_EXTRACTED DATA_
==================================================

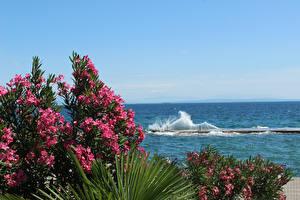 Wallpaper Opatija Croatia Oleander Sea Waves Berth Nature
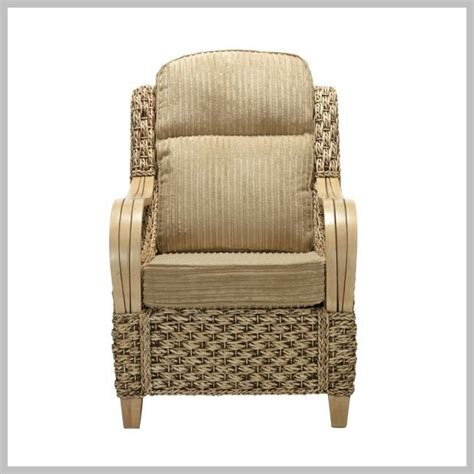 Banana Leaf Armchair by Armchair Conservatory Furniture Durable Removable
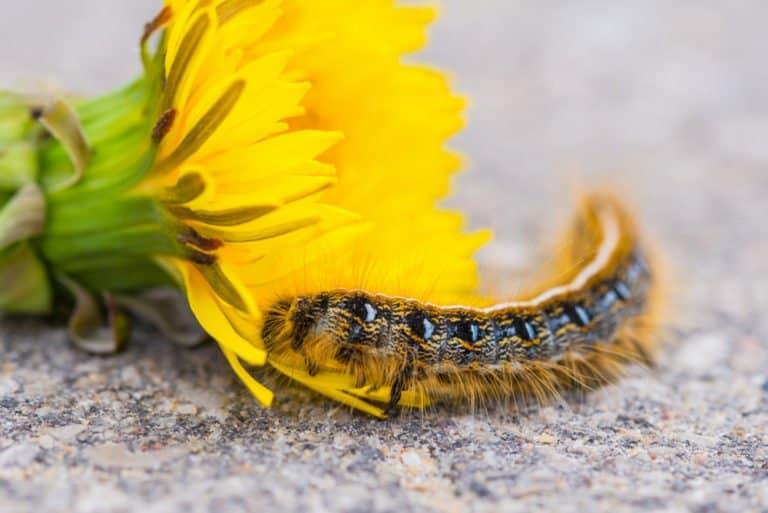 polilla gypasy en el suelo con flor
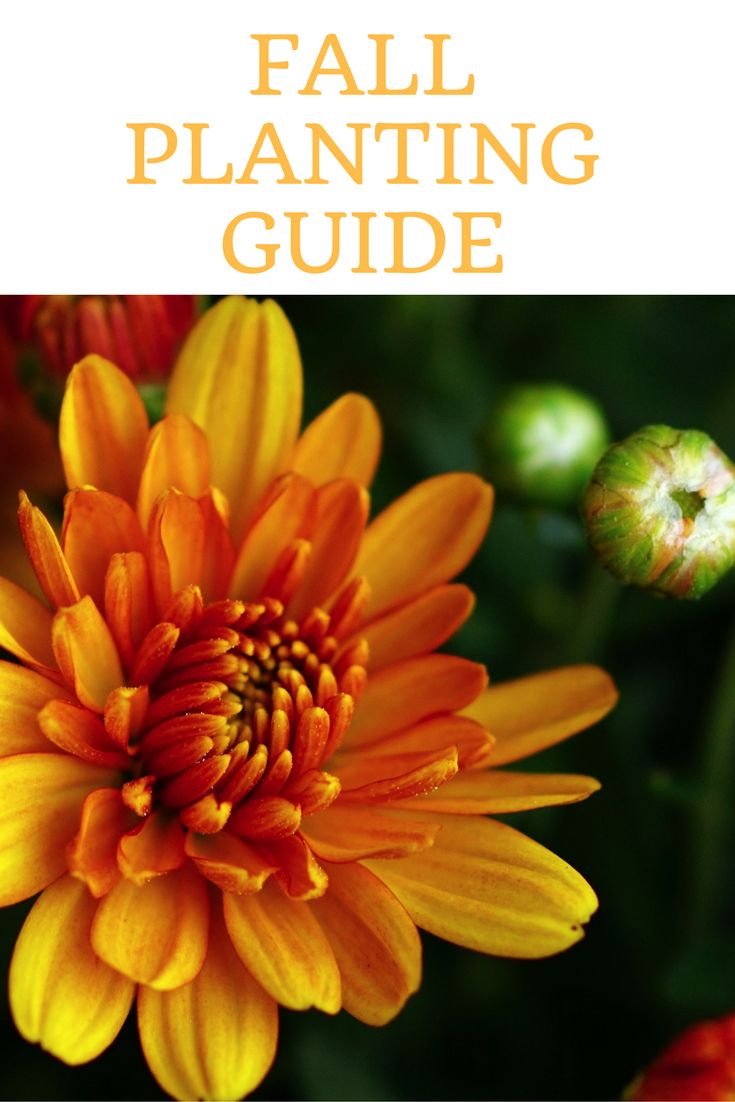 Best 25 Fall Planting Guide Ideas On Pinterest Fall Planting Vegetables Winter Vegetable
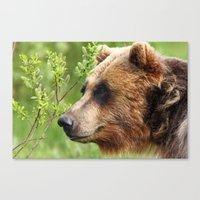 Smokey Sniffing The Bree… Canvas Print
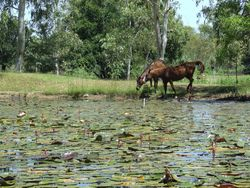 Horses by the billabong
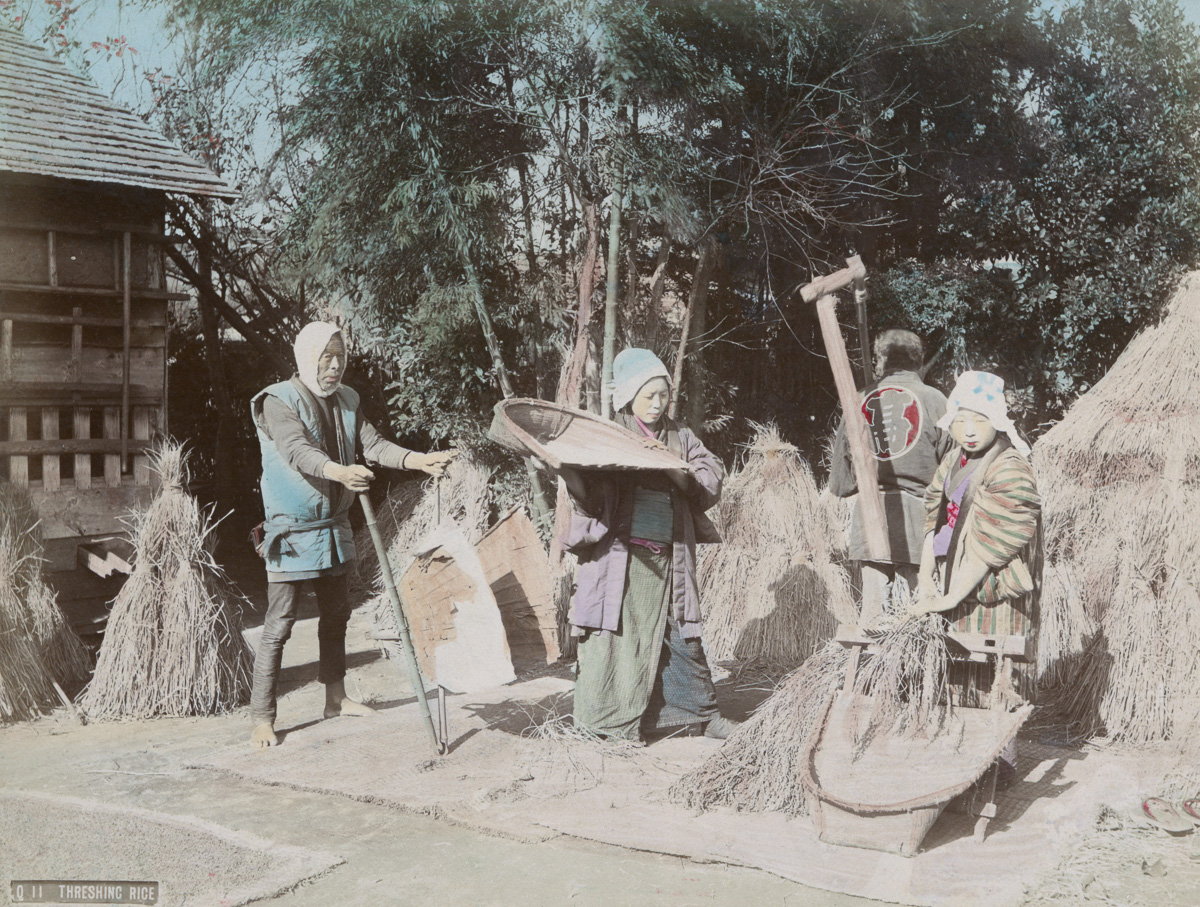 Threshing Rice - Image by New York Public Library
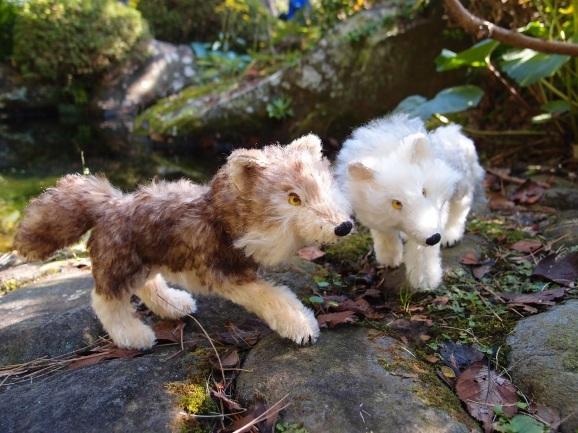 自在オオカミの群れ_c0191646_08205630.jpg
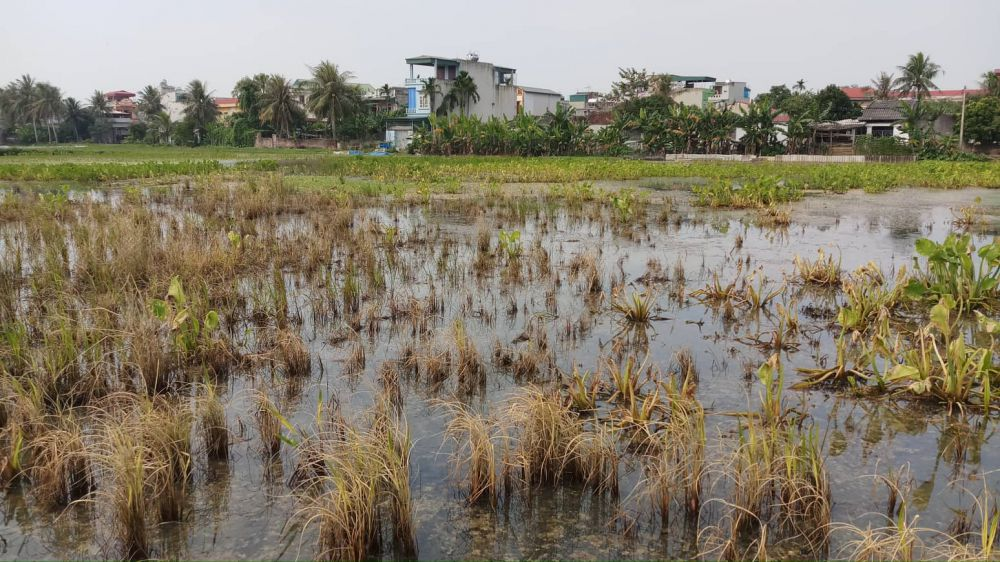 Sự cố dầu tràn ở Thanh Hóa: Cây héo rũ, cá tôm chết nổi đầy đồng Ảnh 1
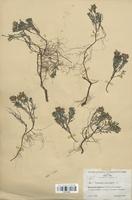 https://bibliotheque-virtuelle.bu.uca.fr/files/fichiers_bcu/Lamiaceae_Teucrium_montanum_CLF113762.jpg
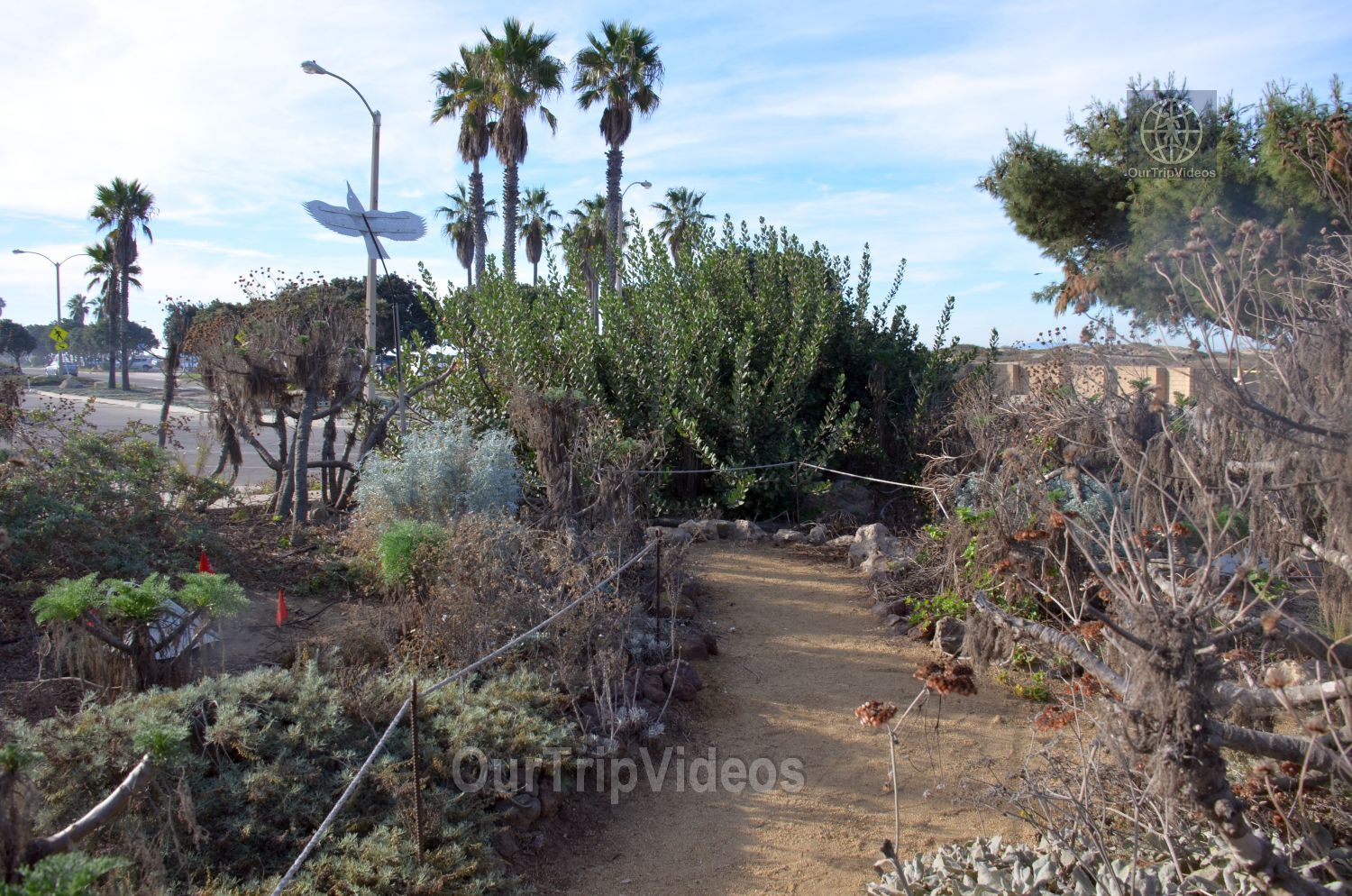 The Robert JL Visitor Center and Harbor cove beach, Ventura, CA, USA - Picture 15 of 25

==================================================

_DIRECTIONS FOR THIS TASK_
Repeat each of the records exactly as written, except for the pictures, which are to be left out.

_TASK RESPONSE_
 Wallpaper Opatija Croatia Oleander Sea Waves Berth Nature
 Banana Leaf Armchair by Armchair Conservatory Furniture Durable Removable
 polilla gypasy en el suelo con flor
 Best 25 Fall Planting Guide Ideas On Pinterest Fall Planting Vegetables Winter Vegetable
 Smokey Sniffing The Bree… Canvas Print
 Horses by the billabong
 Threshing Rice - Image by New York Public Library
 自在オオカミの群れ_c0191646_08205630.jpg
 Sự cố dầu tràn ở Thanh Hóa: Cây héo rũ, cá tôm chết nổi đầy đồng Ảnh 1
 https://bibliotheque-virtuelle.bu.uca.fr/files/fichiers_bcu/Lamiaceae_Teucrium_montanum_CLF113762.jpg
 The Robert JL Visitor Center and Harbor cove beach, Ventura, CA, USA - Picture 15 of 25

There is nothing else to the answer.